Machine Learning Approach for Ground-Level Estimation of Electromagnetic Radiation in the Near Field of 5G Base Stations

Abstract

Overview

Electromagnetic radiation measurement and management have become essential in the cost-effective deployment of fifth-generation (5G) infrastructure, particularly as 5G emerges as a service-oriented network.

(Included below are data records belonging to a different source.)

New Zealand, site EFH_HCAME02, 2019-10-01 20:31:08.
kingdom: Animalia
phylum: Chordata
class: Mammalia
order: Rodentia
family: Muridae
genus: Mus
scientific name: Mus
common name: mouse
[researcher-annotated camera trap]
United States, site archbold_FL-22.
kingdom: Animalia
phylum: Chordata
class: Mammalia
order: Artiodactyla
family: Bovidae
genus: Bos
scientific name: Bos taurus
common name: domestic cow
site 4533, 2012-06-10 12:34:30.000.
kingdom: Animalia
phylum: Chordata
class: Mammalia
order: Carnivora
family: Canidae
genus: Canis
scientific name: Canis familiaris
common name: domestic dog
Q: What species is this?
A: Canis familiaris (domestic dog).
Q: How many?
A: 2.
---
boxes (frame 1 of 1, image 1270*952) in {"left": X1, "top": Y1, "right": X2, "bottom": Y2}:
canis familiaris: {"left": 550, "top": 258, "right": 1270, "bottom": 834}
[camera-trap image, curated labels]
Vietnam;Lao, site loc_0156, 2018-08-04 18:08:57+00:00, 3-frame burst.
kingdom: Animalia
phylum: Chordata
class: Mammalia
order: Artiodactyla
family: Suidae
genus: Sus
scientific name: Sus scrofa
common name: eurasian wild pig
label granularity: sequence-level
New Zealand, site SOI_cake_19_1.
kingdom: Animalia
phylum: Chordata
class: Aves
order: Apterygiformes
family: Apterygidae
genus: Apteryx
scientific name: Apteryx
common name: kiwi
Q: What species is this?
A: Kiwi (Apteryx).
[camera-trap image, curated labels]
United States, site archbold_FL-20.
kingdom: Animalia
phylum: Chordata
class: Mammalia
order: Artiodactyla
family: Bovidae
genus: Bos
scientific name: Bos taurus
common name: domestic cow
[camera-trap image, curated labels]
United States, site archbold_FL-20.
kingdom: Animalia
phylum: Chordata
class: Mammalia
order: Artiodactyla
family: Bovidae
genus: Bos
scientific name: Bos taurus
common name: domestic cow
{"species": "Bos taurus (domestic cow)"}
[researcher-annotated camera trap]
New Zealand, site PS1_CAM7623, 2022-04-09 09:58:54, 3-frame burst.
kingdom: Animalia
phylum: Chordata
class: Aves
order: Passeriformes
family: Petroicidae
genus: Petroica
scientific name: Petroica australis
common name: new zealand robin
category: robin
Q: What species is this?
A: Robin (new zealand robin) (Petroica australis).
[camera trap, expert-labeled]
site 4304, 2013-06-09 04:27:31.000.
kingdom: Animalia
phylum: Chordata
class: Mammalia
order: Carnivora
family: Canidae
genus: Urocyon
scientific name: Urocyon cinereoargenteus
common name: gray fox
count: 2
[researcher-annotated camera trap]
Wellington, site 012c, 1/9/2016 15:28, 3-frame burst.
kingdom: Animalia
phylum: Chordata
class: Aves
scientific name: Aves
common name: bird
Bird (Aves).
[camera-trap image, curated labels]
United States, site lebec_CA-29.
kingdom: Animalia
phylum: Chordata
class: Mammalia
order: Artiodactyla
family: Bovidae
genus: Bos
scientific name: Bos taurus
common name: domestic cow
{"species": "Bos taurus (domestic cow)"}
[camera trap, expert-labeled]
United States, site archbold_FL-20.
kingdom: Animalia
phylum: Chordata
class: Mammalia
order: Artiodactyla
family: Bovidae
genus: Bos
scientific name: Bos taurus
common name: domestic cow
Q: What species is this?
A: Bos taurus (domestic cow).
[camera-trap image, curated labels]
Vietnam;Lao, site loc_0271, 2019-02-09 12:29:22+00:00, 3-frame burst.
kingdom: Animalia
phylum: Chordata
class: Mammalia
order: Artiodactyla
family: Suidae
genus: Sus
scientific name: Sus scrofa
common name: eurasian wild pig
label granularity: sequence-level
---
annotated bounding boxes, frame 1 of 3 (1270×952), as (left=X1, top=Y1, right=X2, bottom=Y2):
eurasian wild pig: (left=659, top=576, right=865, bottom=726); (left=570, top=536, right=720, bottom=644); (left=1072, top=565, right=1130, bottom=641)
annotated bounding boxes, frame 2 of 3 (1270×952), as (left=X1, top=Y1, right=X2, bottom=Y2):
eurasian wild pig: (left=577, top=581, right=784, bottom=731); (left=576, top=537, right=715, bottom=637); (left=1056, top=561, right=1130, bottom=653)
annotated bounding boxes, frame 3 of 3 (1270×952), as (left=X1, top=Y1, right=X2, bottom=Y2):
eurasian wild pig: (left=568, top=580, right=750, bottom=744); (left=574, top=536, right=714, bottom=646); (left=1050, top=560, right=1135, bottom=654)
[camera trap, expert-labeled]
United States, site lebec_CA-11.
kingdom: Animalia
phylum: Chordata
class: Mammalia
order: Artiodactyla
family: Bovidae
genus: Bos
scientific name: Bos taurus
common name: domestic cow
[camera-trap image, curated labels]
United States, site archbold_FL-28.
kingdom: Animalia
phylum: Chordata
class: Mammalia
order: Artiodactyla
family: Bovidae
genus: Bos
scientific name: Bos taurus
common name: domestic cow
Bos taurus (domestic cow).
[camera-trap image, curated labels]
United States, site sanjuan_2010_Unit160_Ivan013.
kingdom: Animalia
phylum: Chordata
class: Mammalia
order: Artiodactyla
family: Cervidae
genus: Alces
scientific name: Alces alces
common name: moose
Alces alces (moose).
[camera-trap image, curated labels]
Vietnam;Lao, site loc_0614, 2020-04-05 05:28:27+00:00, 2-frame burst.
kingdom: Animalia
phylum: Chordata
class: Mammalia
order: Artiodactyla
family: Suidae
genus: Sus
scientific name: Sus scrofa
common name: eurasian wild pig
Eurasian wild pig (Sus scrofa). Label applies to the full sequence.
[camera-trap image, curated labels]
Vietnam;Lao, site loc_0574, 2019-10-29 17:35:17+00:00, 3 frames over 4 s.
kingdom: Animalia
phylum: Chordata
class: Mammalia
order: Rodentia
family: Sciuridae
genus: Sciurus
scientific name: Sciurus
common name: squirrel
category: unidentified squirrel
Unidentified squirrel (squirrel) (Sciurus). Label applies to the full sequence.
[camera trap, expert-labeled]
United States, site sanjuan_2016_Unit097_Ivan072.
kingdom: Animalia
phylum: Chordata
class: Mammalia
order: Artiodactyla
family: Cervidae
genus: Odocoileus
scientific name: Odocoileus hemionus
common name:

The extensive placement of base stations operating in the millimeter-wave range allows 5G to address high bandwidth demands.

Findings

• To assess ground-level electromagnetic radiation levels close to 5G base stations, a unique machine-learning-based approach is proposed in this study.
• The machine learning model is trained using comprehensive data from numerous 5G base stations and effectively estimates electric field strength across various locations and operational scenarios.
• Key input parameters include:
  • Antenna transmit power
  • Antenna gain
  • Terminal service modes
  • Number of 5G terminals
  • Distance from terminals to base station
  • Environmental complexity
• Experimental results demonstrate the technique’s feasibility and effectiveness with a mean absolute percentage error (MAPE) of about 5.89%, indicating high reliability.
• The developed approach is significantly less expensive than direct on-site measurements.

Conclusion

The estimates provided by the model can help reduce testing costs and provide practical guidance for optimal base station placement. This can enhance management of electromagnetic radiation from 5G base stations and facilitate the optimization of radio wave coverage. It is vital to note that careful management of electromagnetic fields is necessary due to potential links to health risks—comprehensive assessment and mitigation strategies are essential in 5G deployment.